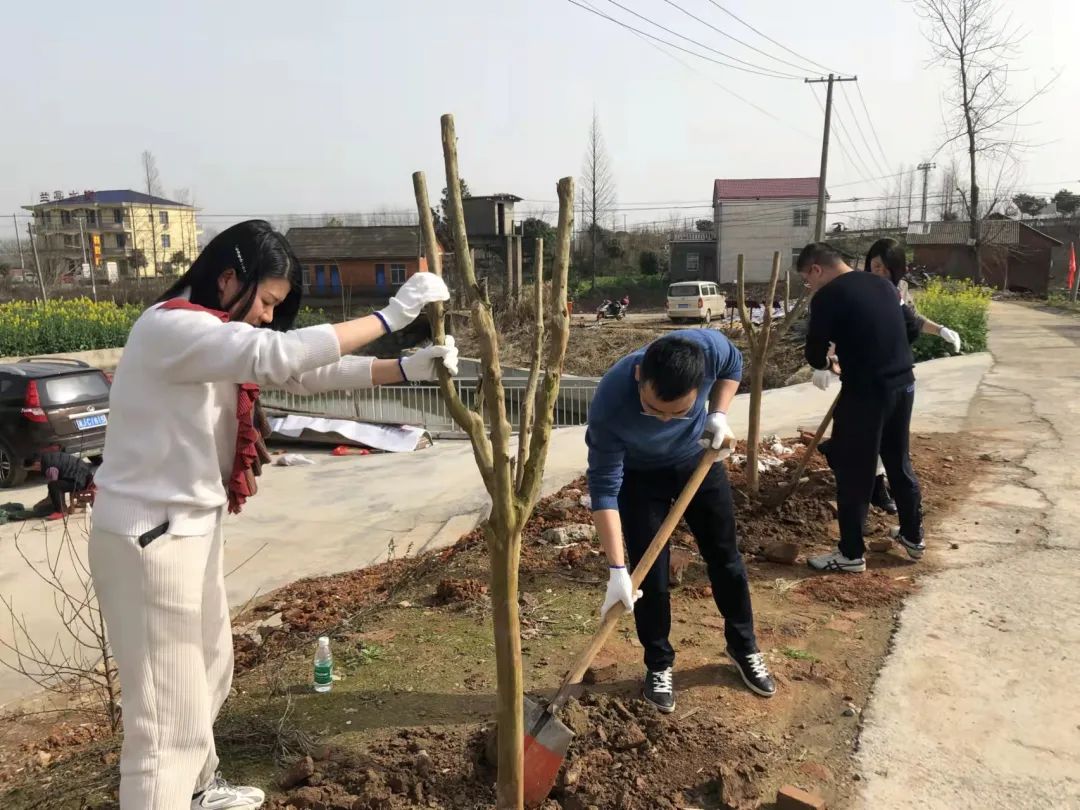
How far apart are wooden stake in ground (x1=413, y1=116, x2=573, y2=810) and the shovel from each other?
8.1 inches

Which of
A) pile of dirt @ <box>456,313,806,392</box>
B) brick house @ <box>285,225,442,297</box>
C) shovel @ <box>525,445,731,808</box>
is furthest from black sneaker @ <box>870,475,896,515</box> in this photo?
brick house @ <box>285,225,442,297</box>

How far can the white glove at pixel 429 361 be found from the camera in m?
2.02

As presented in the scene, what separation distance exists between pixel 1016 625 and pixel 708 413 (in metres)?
1.90

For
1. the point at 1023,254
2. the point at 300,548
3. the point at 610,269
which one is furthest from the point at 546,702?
the point at 610,269

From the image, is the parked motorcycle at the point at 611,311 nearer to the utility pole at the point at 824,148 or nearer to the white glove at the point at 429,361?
the utility pole at the point at 824,148

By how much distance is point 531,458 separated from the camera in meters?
2.15

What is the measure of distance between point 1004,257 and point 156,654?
40562mm

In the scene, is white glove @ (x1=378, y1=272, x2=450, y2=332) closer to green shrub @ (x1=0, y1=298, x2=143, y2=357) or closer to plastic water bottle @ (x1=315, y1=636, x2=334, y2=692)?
plastic water bottle @ (x1=315, y1=636, x2=334, y2=692)

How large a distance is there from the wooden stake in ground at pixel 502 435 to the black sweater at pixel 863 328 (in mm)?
2256

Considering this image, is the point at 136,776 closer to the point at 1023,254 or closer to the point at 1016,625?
the point at 1016,625

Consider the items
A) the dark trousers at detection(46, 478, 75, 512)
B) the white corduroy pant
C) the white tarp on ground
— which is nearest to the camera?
the white corduroy pant

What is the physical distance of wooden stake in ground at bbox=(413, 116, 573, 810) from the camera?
2006 mm

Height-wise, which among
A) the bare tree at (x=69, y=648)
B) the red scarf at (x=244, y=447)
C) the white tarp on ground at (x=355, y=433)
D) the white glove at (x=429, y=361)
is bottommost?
the white tarp on ground at (x=355, y=433)

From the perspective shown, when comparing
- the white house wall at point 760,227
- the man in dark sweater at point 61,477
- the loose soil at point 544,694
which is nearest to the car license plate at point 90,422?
the man in dark sweater at point 61,477
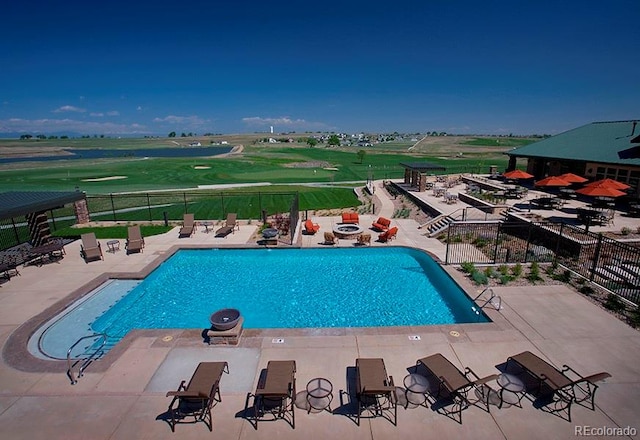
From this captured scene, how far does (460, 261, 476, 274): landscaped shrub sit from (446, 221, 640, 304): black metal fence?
785 mm

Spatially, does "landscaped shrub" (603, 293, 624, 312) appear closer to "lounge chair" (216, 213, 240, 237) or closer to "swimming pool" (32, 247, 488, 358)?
"swimming pool" (32, 247, 488, 358)

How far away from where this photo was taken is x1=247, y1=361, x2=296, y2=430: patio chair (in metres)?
6.39

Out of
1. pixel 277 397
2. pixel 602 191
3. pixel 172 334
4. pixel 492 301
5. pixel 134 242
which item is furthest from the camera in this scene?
pixel 602 191

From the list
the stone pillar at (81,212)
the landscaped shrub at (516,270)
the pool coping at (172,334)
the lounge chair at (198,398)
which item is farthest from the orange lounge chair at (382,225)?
the stone pillar at (81,212)

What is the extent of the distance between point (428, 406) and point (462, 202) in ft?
71.4

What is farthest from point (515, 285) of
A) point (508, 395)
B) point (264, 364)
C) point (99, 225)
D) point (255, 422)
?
point (99, 225)

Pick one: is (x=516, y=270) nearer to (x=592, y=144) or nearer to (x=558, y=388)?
(x=558, y=388)

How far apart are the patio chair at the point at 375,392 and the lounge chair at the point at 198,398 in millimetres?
2917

• Instructions for the task
Rewrite the lines starting with the one containing "How far apart are the" and going on through the end of the lines, putting "garden chair" wherever "patio chair" occurs and changing nothing else.

• Written answer
How far apart are the garden chair at the point at 375,392 and the lounge chair at the point at 198,398 in millimetres?
2917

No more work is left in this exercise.